Another lacuna in the archaeological evidence of high-status medieval Ireland has been objects of daily life, or even of special events. “It’s amazing how few artifacts there are at most sites,” says Finan. “This has played into the narrative that there is nothing to find—but maybe we haven’t been looking in the right places.” Chief among these absences has been pottery, the mainstay of archaeological artifacts. “It’s very strange that after the Bronze Age there is so little pottery until the very late medieval period,” says Curley. “We know they are using it, or think they are, but where is it?” At Lough Key, however, Finan’s team has discovered thirteenth-century green-glazed pottery, a type rarely if ever found at a medieval Irish site, that was used for drinking wine. The pottery was discovered sealed in clay under a burn layer dating to 1320, when the O’Conors set fire to the island during one of their regular clashes with the MacDermots. The vessels, along with the wine, may have been imported through the English city of Bristol. “Having this kind of pottery and drinking imported wine is evidence of the MacDermots’ adopting a status symbol well-known in the Anglo-Norman world,” says Schryver. “This isn’t out of the Irish milieu, but maybe they did it for particular guests to whom owning such items would have been impressive. At the most basic level, it’s also evidence that the kings were able to access trade networks that we weren’t aware they were part of.” In contrast, a silver pin found by the team is traditionally Irish, as are several other artifacts, including a bronze pin, a gaming piece, and a bone comb.

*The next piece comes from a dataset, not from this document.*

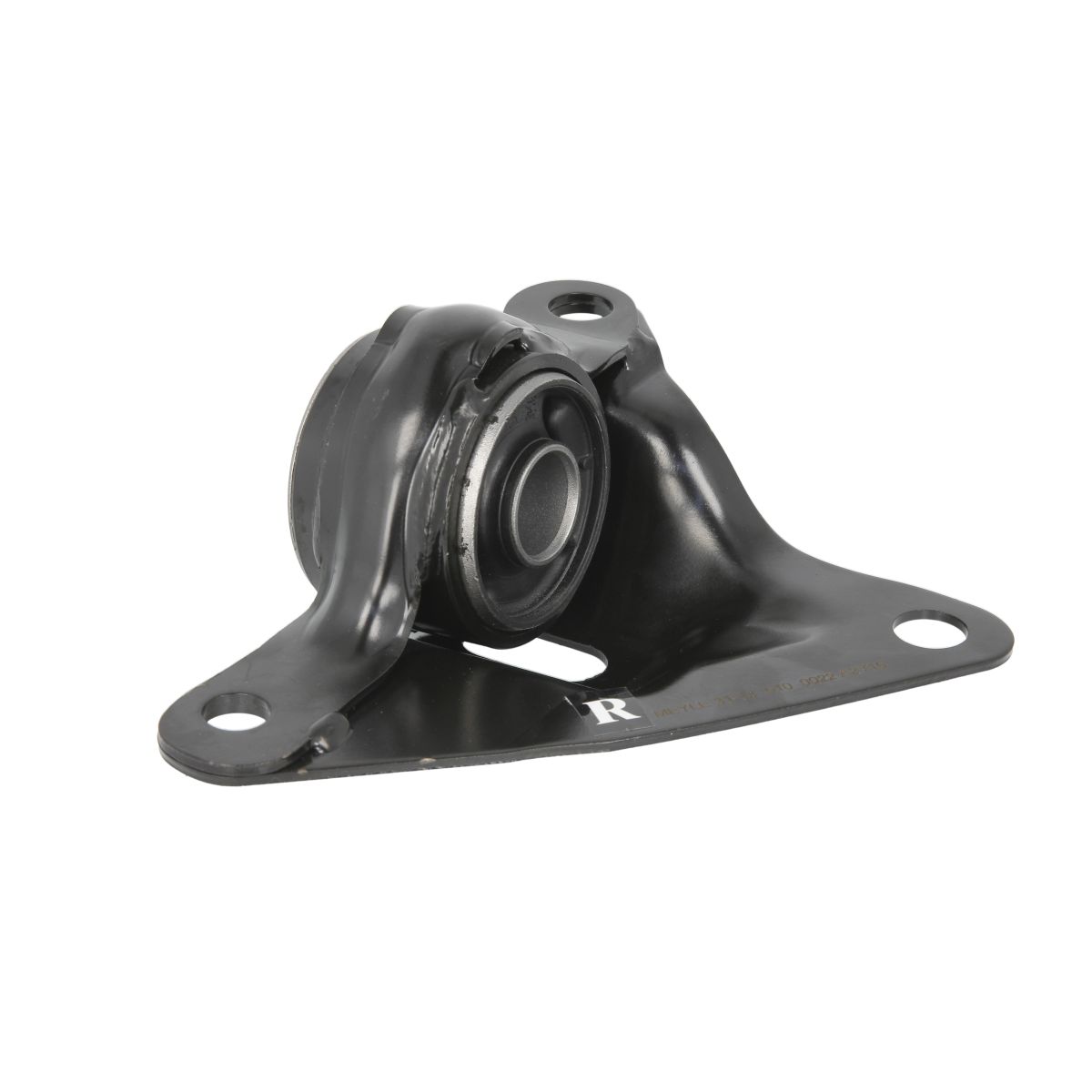 Cuscinetto, braccio oscillante MEYLE 31-14 610 0022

Clearly the Irish kings sought to balance fidelity to their own culture and identity with a desire for imported objects and traditions that may have been both politically and financially advantageous.

The MacDermots’ contact with the world outside Connacht was also brought into focus by the discovery of a late thirteenth- or early fourteenth-century English silver penny that, says Schryver, challenges the entire story of how the Gaelic kings interacted with the Anglo-Normans in Ireland. “If you follow the dominant discourse about Gaelic Ireland up until the last decade—and even to the present in some fields—the idea is that the Gaelic kings weren’t interacting with the Anglo-Normans at all, that they were separate, and also at war with them, so they shouldn’t be using their money.” But the penny, combined with a similarly dated one found on MacDermot lands nearby, and others found at the ecclesiastical complex of Kilteasheen just eight miles away, make it clear that these English coins had made their way into the landscape. “Every trowel scrape reveals something we didn’t know,” says Schryver, “or makes us question something we thought we knew.”

The MacDermots, like all the other medieval Irish lords who were their sometime allies and sometime enemies, found themselves in a precarious position. On one side, just across the Shannon, were the Anglo-Normans, who made regular incursions into Gaelic territory. Closer to home were the O’Conors, O’Kellys, O’Dowds, and other families, all vying with each other for control. To fortify their claim to power, the MacDermots needed a castle, one that reflected their own social structure and values. “They could probably see that everyone else was building castles,” says Schryver, “and, because they were quite quick on the uptake, they understood not only the practical but also the symbolic value of having a castle.” Finan is now confident that he has uncovered evidence of just such a fortified medieval castle on the Rock of Loch Cé. “The Gaelic kings don’t give up their secrets easily,” says Finan. “We have to go and find them.”